To do -> Could you copy the passage below about the Sarayaku school word for word, from "At the traditional" to "this large garden."?

Passage to read ->
↓↓↓
At the traditional Sarayaku school, the children attend classes on plants. The classes take place not far from the botanical garden, Sacha Runa, which covers about 10 hectares. It contains most of the plants used for traditional medicine, food, cosmetics, construction… To reach the Sasi Wasi knowledge centre, a privileged place for indigenous medicine, of one hectare, you have to cross this large garden.

The name of the traditional school “TAYAK WAS” is originally the song of the flower, sung by the shaman to strengthen people and give them more life. Then it became the name of the project “The Great Living Path of Flowers” (Sisa Nambi), the path of the flowers and the border of life where “huge flowering trees go up to the sky along the borders of Sarayaku”. This frontier carries a message: “to say that, within this territory, there is a people fighting for its survival and for the life of the forest”. The person in charge of these places is Antonio Ram.
↑↑↑
Record excerpts ->
↓↓↓
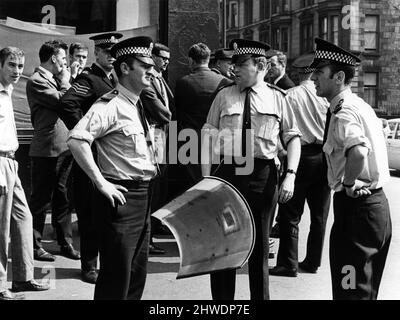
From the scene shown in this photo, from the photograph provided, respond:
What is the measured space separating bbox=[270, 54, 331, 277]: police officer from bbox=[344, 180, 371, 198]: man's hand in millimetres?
2566

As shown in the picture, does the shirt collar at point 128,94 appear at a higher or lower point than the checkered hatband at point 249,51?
lower

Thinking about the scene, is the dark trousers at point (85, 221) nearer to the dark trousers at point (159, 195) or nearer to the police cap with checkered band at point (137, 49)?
the dark trousers at point (159, 195)

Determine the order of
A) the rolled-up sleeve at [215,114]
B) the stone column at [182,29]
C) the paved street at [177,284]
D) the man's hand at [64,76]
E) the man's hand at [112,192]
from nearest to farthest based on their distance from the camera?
1. the man's hand at [112,192]
2. the rolled-up sleeve at [215,114]
3. the paved street at [177,284]
4. the man's hand at [64,76]
5. the stone column at [182,29]

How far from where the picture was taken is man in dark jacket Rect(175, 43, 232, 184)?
7887 millimetres

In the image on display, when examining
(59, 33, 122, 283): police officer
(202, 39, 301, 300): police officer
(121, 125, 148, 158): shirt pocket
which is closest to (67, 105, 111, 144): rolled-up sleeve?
(121, 125, 148, 158): shirt pocket

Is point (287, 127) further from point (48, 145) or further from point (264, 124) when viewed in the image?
point (48, 145)

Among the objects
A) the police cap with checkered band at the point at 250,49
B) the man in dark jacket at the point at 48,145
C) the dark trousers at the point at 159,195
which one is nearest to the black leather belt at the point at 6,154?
the man in dark jacket at the point at 48,145

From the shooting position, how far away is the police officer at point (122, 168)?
14.8 ft

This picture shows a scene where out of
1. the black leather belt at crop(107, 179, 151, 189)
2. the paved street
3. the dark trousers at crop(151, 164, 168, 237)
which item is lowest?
the paved street

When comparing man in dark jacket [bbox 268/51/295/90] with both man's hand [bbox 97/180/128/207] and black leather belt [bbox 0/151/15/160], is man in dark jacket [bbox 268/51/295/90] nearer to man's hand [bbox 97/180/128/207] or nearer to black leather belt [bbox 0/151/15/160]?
black leather belt [bbox 0/151/15/160]

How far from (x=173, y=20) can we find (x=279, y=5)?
48627mm

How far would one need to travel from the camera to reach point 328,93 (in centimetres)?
493

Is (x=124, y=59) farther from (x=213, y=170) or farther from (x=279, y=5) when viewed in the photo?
(x=279, y=5)

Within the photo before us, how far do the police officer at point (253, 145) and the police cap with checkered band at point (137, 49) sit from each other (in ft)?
3.46
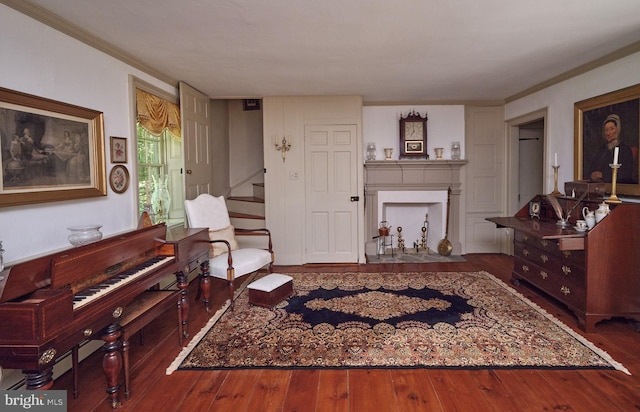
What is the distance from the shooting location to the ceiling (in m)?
2.41

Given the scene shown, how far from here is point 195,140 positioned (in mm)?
4555

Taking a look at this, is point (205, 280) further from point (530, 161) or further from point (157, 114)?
point (530, 161)

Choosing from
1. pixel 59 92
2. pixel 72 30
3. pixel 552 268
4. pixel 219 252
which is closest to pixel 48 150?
pixel 59 92

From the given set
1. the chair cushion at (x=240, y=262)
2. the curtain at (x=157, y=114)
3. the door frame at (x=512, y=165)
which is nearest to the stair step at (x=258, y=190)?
the curtain at (x=157, y=114)

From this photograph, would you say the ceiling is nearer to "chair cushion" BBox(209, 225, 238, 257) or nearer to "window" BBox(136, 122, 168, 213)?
"window" BBox(136, 122, 168, 213)

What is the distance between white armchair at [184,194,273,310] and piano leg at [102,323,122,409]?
57.1 inches

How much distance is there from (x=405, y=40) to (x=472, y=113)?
3.17m

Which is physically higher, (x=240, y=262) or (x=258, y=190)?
(x=258, y=190)

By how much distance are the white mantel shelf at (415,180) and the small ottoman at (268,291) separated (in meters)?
2.46

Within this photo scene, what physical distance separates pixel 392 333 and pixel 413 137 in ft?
11.6

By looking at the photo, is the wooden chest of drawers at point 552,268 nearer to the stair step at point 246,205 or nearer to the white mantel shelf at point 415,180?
the white mantel shelf at point 415,180

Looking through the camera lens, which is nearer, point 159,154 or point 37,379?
point 37,379

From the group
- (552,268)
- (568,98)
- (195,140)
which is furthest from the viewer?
(195,140)

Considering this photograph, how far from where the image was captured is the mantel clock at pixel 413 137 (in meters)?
5.57
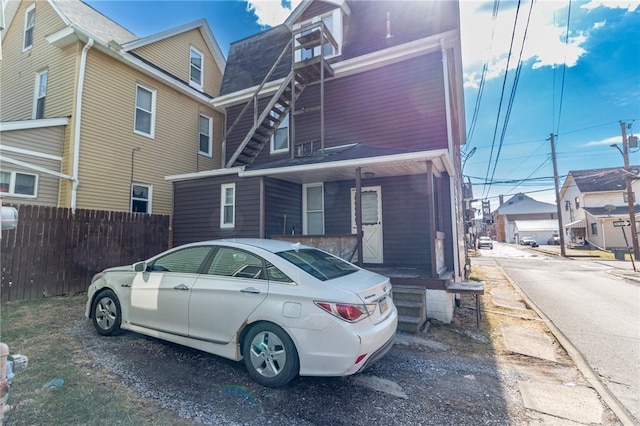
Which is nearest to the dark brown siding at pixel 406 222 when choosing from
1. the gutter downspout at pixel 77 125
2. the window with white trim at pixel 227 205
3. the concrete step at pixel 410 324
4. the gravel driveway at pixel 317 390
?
the concrete step at pixel 410 324

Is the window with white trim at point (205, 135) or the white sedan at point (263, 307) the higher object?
the window with white trim at point (205, 135)

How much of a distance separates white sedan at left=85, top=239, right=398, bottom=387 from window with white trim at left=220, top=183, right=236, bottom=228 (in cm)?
456

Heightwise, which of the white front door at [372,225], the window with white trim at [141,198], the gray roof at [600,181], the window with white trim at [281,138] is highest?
the gray roof at [600,181]

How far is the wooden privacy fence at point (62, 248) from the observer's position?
682 cm

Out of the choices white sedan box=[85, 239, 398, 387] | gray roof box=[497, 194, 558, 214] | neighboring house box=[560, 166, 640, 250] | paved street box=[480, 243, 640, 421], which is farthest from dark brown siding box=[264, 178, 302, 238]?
gray roof box=[497, 194, 558, 214]

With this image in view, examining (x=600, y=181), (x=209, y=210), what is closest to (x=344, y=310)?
(x=209, y=210)

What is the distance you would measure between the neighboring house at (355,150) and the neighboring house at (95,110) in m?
2.17

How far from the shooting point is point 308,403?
126 inches

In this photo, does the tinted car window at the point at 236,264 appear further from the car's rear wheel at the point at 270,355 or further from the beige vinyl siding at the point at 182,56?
the beige vinyl siding at the point at 182,56

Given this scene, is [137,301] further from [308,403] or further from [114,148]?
[114,148]

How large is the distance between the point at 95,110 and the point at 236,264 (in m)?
8.99

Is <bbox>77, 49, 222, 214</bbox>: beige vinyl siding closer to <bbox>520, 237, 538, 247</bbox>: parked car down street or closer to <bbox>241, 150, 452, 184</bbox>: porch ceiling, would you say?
<bbox>241, 150, 452, 184</bbox>: porch ceiling

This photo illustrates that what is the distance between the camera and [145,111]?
11281 millimetres

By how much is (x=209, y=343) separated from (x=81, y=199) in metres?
8.03
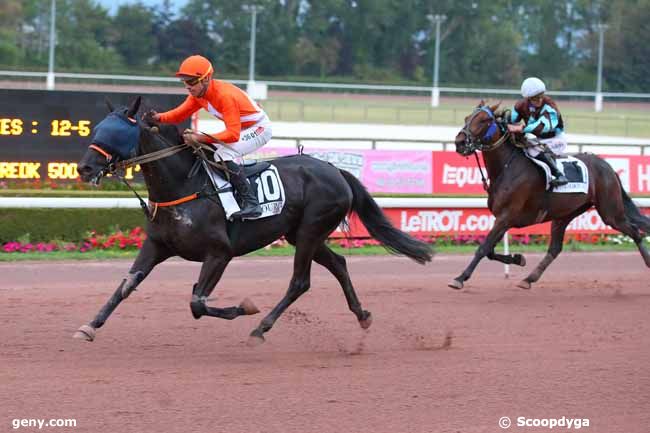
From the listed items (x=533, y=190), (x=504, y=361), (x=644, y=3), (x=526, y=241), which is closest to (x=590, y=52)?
↑↑↑
Output for this exercise ->
At the traditional Sarayaku school, the children attend classes on plants. The classes take place not far from the botanical garden, Sacha Runa, which covers about 10 hectares. It contains most of the plants used for traditional medicine, food, cosmetics, construction… To reach the Sasi Wasi knowledge centre, a privileged place for indigenous medicine, of one hectare, you have to cross this large garden.